_Brief A_
Summarize the article on Acropora striata in two sentences.
_Brief B_
Answer these questions using the article on Acropora striata:
(i) At what depths does the coral occur?
(ii) Under what name was it originally described?
(iii) What color are the tips of its branches?
_Brief C_
Write the next part of the article on Acropora striata, continuing from its final sentence.

_Excerpt_
++++++++++++++++++++

Acropora striata
- Conservation status: Endangered (IUCN 3.1)

Scientific classification
- Kingdom: Animalia
- Phylum: Cnidaria
- Subphylum: Anthozoa
- Class: Hexacorallia
- Order: Scleractinia
- Family: Acroporidae
- Genus: Acropora
- Species: A. striata
- Binomial name: Acropora striata (Verrill, 1866)
- Synonyms: Madrepora striata Verrill, 1866;

= Acropora striata =

- Authority: (Verrill, 1866)
- Conservation status: EN
- Synonyms: Madrepora striata Verrill, 1866

Species of coral

Acropora striata is a species of acroporid coral found in the southwest Indian Ocean, the central Indo-Pacific, Japan and the East China Sea. It can also be found in the Marshall Islands, the Society Islands, the Cook Islands, Kiribati, the Solomon Islands, western and eastern Australia, the Great Barrier Reef, Palau, the south Mariana Islands and Pohnpei. It occurs in tropical shallow reefs on reef flats or rocky foreshores, at depths of 10 to 25 m. It probably spawns in October and was described by Addison Emery Verrill in 1866.

==Taxonomy==
It was originally described as Madrepora striata by Addison Emery Verrill in 1866.

==Description==
It occurs in colonies composed of short branches. It has small axial corallites and its radial corallites have no defined shape or size. It is grey-brown in colour and branches have white tips. It looks similar to Acropora parahemprichii and Acropora sekiseiensis.

++++++++++++++++++++

Saved data entries:
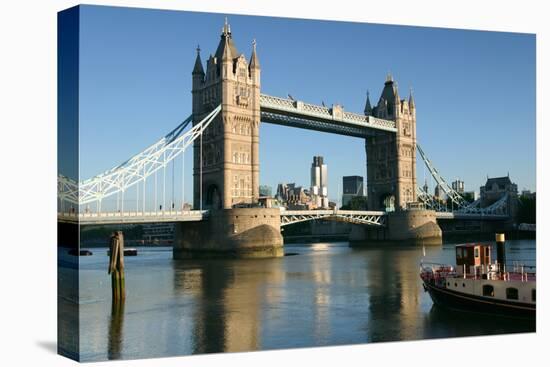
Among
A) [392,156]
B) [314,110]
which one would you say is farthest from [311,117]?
[392,156]

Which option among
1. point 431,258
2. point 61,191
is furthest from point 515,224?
point 61,191

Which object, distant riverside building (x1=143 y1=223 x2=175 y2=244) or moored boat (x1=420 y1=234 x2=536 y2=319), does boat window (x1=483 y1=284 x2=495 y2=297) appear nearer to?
moored boat (x1=420 y1=234 x2=536 y2=319)

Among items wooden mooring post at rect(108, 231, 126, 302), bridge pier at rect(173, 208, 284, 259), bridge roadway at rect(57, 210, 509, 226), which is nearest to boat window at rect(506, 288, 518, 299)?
wooden mooring post at rect(108, 231, 126, 302)

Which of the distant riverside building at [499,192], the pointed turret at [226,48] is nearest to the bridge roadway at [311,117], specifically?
the pointed turret at [226,48]

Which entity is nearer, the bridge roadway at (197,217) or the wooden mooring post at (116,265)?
the wooden mooring post at (116,265)

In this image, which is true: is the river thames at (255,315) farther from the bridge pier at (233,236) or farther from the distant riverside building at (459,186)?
the distant riverside building at (459,186)

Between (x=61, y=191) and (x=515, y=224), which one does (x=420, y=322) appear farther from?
(x=515, y=224)

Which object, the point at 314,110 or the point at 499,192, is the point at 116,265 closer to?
the point at 314,110

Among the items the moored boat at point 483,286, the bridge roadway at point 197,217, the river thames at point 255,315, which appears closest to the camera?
the river thames at point 255,315
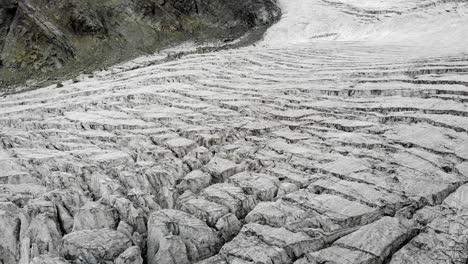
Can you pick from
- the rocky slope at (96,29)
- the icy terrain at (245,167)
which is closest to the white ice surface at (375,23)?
the rocky slope at (96,29)

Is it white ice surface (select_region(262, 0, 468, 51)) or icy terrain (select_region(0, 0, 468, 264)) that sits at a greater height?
white ice surface (select_region(262, 0, 468, 51))

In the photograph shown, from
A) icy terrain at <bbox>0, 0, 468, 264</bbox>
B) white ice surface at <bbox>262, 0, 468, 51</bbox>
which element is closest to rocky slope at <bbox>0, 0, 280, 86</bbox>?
white ice surface at <bbox>262, 0, 468, 51</bbox>

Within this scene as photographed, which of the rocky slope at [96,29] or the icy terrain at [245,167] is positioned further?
the rocky slope at [96,29]

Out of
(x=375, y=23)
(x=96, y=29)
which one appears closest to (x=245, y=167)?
(x=96, y=29)

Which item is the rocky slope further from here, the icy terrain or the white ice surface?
the icy terrain

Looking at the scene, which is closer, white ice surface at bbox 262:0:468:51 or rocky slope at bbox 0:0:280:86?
rocky slope at bbox 0:0:280:86

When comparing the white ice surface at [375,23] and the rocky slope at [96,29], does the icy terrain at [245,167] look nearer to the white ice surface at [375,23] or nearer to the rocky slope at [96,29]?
the rocky slope at [96,29]
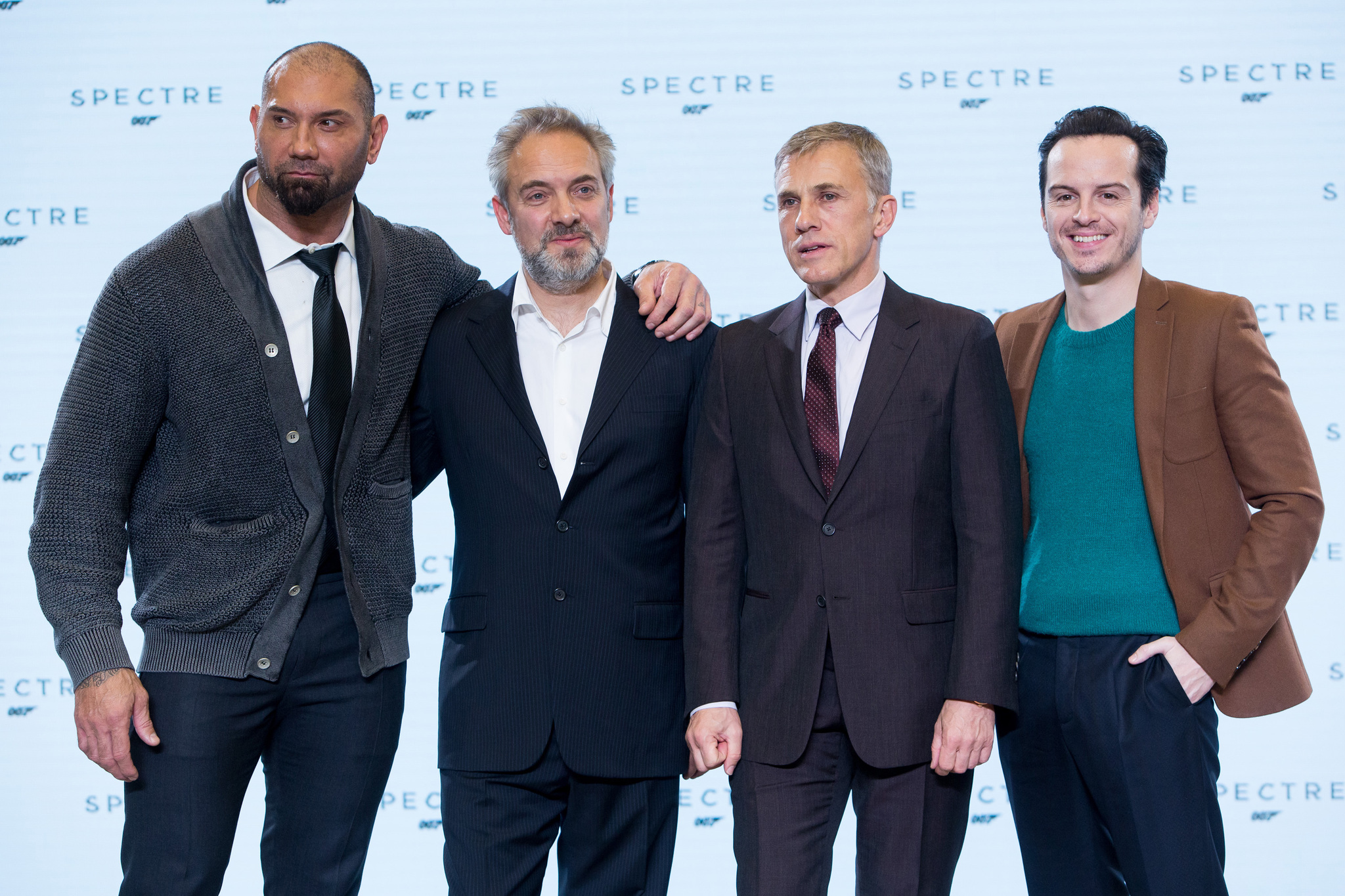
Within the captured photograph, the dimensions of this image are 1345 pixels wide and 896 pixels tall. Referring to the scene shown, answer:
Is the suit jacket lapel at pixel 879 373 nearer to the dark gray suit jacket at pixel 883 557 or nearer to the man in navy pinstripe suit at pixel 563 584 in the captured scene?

++++++++++++++++++++

_Expected answer A_
Acropora striata is an endangered acroporid coral found in the southwest Indian Ocean, the central Indo-Pacific, Japan and the East China Sea, where it lives on tropical shallow reefs at depths of 10 to 25 m. Originally described as Madrepora striata by Addison Emery Verrill in 1866, it forms grey-brown colonies of short branches with white tips.

_Expected answer B_
(i) 10 to 25 m
(ii) Madrepora striata
(iii) White

_Expected answer C_
==Distribution==
It is classed as an endangered species on the IUCN Red List and it is believed that its population is decreasing; the species is also listed under Appendix II of CITES. Figures of its population are unknown, but is likely to be threatened by the global reduction of coral reefs, the increase of temperature causing coral bleaching, climate change, human activity, the crown-of-thorns starfish and disease. It occurs in the southwest Indian Ocean, the central Indo-Pacific, Japan and the East China Sea; it also occurs in the Marshall Islands, the Society Islands, the Cook Islands, Kiribati, the Solomon Islands, western and eastern Australia, the Great Barrier Reef, Palau, the south Mariana Islands and Pohnpei. It is found at depths of between 10 and 25 m in tropical shallow reefs on reef flats or rocky foreshores.